» **WORK TO COMPLETE**
(A) Reproduce the stretch of the Matteo Renzi passage from "BERLIN -- An" through "with tangible results.".
(B) In the Matteo Renzi passage, what did Renzi order sold on eBay?

BERLIN -- An old saying in Rome has it that the favorite candidate always enters the conclave as the next pope but exits as a mere cardinal. Matteo Renzi, Italy's maverick prime minister, is Europe's man of the hour; but the six-month rotating EU presidency which Italy kicked off earlier this month may leave him severely diminished, unless he fulfills the promise of his leadership with tangible results.

In a little over a hundred days at the helm of his country's government, the 39-year-old former mayor of Florence has taken Italy by a storm. He promised one major reform every month. Some of these reforms eluded Italy's calcified institutions for decades. He may be just about to deliver on the first one, by adopting sweeping changes in the electoral system and the constitution. In the meantime, he provided clever placebos, in the form of an 80 euro tax cut for the country's lowest earners. He even ordered the sale -- on eBay -- of a few dozen auto blu, the gas-guzzling sedans used by state officials and symbolizing the privileges of Italy's political class.

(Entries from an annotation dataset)

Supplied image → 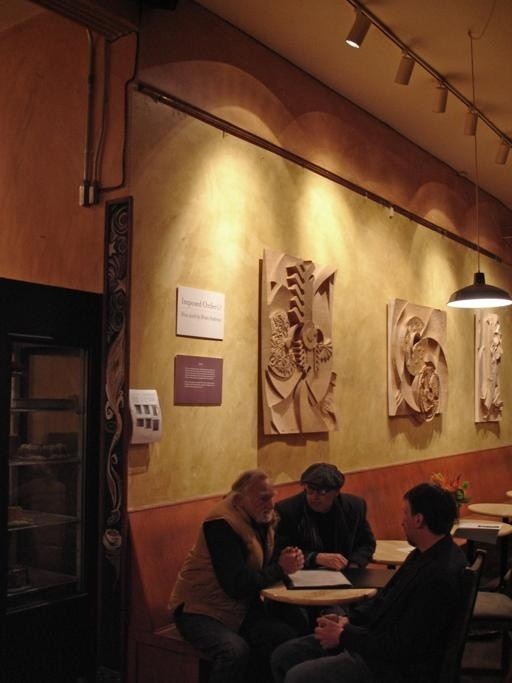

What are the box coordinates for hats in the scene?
[301,463,344,487]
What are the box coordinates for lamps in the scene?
[447,30,512,308]
[346,0,512,165]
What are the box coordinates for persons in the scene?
[268,482,468,681]
[168,470,304,682]
[270,462,376,640]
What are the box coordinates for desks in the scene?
[259,490,512,633]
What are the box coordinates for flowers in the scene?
[431,472,472,508]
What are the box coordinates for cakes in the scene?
[18,442,69,458]
[7,506,24,522]
[7,560,27,588]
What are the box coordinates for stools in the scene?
[460,592,512,677]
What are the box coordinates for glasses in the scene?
[304,488,331,495]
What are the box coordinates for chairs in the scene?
[437,548,487,683]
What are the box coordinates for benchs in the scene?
[127,445,512,683]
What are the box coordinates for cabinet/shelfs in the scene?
[0,278,105,683]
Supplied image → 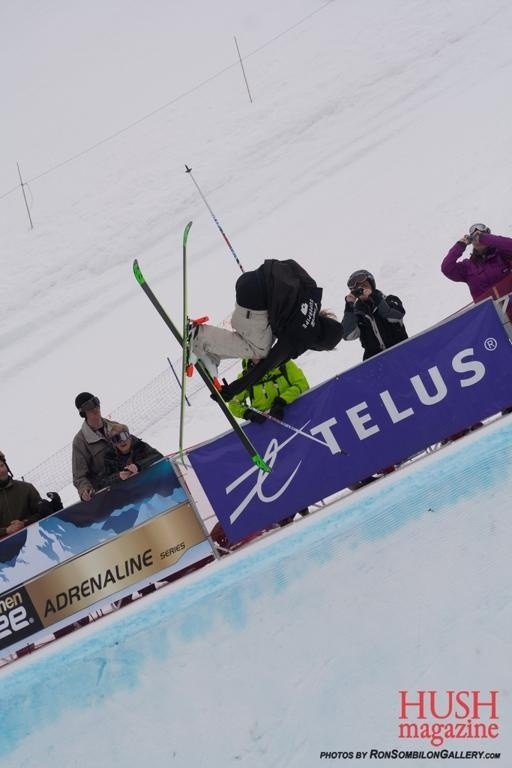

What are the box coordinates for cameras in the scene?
[350,288,364,298]
[467,235,476,243]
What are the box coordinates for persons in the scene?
[341,270,408,361]
[228,355,310,528]
[0,451,74,658]
[186,259,344,402]
[72,392,157,610]
[441,223,512,416]
[96,424,214,582]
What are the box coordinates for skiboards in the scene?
[132,222,273,474]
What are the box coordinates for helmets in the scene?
[349,270,375,292]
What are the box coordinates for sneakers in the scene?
[202,355,218,379]
[189,325,200,366]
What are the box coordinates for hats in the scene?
[76,393,96,416]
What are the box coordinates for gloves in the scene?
[245,409,266,424]
[269,396,286,421]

» **TASK-BY-TASK SOLUTIONS**
(A)
BERLIN -- An old saying in Rome has it that the favorite candidate always enters the conclave as the next pope but exits as a mere cardinal. Matteo Renzi, Italy's maverick prime minister, is Europe's man of the hour; but the six-month rotating EU presidency which Italy kicked off earlier this month may leave him severely diminished, unless he fulfills the promise of his leadership with tangible results.

(B) A few dozen auto blu, the gas-guzzling sedans used by state officials.